= Scraped caption text data =
************

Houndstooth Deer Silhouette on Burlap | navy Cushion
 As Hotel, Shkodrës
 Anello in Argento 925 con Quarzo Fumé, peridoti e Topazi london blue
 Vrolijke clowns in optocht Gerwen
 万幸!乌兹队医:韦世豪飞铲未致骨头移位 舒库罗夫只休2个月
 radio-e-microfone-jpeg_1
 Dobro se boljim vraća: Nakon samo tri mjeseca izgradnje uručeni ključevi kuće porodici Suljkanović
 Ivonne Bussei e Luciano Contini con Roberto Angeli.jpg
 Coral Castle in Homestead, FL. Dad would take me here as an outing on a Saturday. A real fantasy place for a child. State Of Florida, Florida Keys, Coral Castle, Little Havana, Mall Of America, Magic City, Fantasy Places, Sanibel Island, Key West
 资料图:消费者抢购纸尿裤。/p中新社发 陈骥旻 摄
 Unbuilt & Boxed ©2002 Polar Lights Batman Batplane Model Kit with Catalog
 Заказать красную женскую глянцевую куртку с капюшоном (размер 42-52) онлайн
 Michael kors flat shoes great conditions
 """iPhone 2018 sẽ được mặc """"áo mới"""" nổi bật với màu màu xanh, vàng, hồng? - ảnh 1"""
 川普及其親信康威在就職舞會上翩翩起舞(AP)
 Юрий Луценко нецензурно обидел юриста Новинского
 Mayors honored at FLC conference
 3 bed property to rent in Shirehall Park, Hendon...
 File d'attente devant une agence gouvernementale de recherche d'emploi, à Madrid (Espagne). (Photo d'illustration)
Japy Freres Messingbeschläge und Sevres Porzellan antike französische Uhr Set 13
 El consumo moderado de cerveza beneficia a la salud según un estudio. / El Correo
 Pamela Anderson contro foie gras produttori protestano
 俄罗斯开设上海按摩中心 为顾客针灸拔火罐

************

= REQUIRED ACTION =
What is wanted is the line containing "File d'attente devant" and every line after it through the last line of the entries, printed exactly.

= TASK ANSWER =
 File d'attente devant une agence gouvernementale de recherche d'emploi, à Madrid (Espagne). (Photo d'illustration)
Japy Freres Messingbeschläge und Sevres Porzellan antike französische Uhr Set 13
 El consumo moderado de cerveza beneficia a la salud según un estudio. / El Correo
 Pamela Anderson contro foie gras produttori protestano
 俄罗斯开设上海按摩中心 为顾客针灸拔火罐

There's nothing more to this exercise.